■ Testo fornito ■
Ora, se rispetto allo schema procedimentale ordinario (art. 27 d.lgs. n. 50/2016) il decreto delegato configura un meccanismo speciale e derogatorio, rispetto ai modelli settoriali preesistenti sopra richiamati esso ambisce ad un grado di maggiore sistematicità, come reso evidente dalla sua ampia e indifferenziata portata applicativa, estesa ex ante a tutti i «procedimenti amministrativi riguardanti rilevanti insediamenti produttivi, opere di rilevante impatto sul territorio o l’avvio di attività imprenditoriali suscettibili di avere positivi effetti sull’economia o sull’occupazione».
Ulteriore profilo di differenziazione rispetto ai meccanismi acceleratori preesistenti è costituito dal rilievo centrale attribuito alla competenza del Presidente del Consiglio dei ministri sia nelle determinazioni acceleratorie, sia nell’esercizio del potere sostitutivo in caso di inerzia degli organi ordinariamente preposti ai procedimenti.

(Record di domande di ragionamento spaziale)
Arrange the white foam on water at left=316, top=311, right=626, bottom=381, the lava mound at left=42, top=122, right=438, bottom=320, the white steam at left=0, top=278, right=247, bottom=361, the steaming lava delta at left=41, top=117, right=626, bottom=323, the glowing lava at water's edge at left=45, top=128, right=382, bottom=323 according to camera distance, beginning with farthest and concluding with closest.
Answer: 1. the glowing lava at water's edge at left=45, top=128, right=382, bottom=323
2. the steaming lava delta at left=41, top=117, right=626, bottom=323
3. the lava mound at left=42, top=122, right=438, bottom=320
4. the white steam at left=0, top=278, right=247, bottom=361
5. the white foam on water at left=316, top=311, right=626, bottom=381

■ Richiesta A ■
Elenca gli oggetti dei procedimenti amministrativi a cui il testo sul decreto delegato estende la portata applicativa del decreto.
■ Richiesta B ■
Prosegui il testo sul decreto delegato dopo la sua ultima frase.

■ Risposta attesa A ■
- rilevanti insediamenti produttivi
- opere di rilevante impatto sul territorio
- l’avvio di attività imprenditoriali suscettibili di avere positivi effetti sull’economia o sull’occupazione

■ Risposta attesa B ■
L’opzione di affidare all’Autorità politica di vertice la sostituzione dell’Amministrazione inadempiente, e quindi l’esercizio di un ruolo di tipo amministrativogestionale, di profilo certamente inferiore rispetto alle competenze di indirizzo politico e di alta amministrazione disegnate nell’art. 5 della l. n. 400/1988, è stata ritenuta, oltre che conforme agli scopi innovatori perseguiti, del tutto in linea con l’assetto costituzionale delle competenze, e ciò in quanto:
• l’art. 95 della Costituzione attribuisce al Presidente del Consiglio dei ministri, tra le altre, la funzione di mantenere l’unità di indirizzo amministrativo, anche promuovendo e coordinando l’azione dei Ministri; e il potere sostitutivo costituisce, appunto, uno strumento di promozione e di coordinamento;
• la scelta ordinamentale in esame ha altresì lo scopo di perseguire il fine, pure di rango costituzionale, del buon andamento dell’amministrazione, quale valore ordinamentale fondamentale in relazione a interventi di particolare rilevanza per l’economia e lo sviluppo del sistema Paese.
Paiono quindi superabili le perplessità destate dalla scelta di affidare all’Autorità politica di vertice l’esercizio dei poteri sostitutivi in caso di inerzia dell’amministrazione ordinariamente competente4.
Il regolamento si compone di sette articoli.
Il primo passaggio del meccanismo semplificatorio, disciplinato all’art. 2, è quello della promozione e della scelta, con cadenza annuale, dei procedimenti amministrativi per i quali vi sia interesse pubblico ad una accelerazione dell’iter di svolgimento.
L’attività di promozione è affidata in parte agli enti territoriali e in parte dalla Presidenza del Consiglio dei ministri.
I primi, entro il 31 gennaio di ogni anno, possono individuare un elenco di progetti, tra le tipologie elencate all’art. 2, e chiedere alla Presidenza del Consiglio dei ministri che al relativo procedimento siano applicate le disposizioni di cui agli art. 3 (sulla riduzione dei termini procedimentali) e 4 (sul potere sostitutivo del Presidente del Consiglio dei ministri).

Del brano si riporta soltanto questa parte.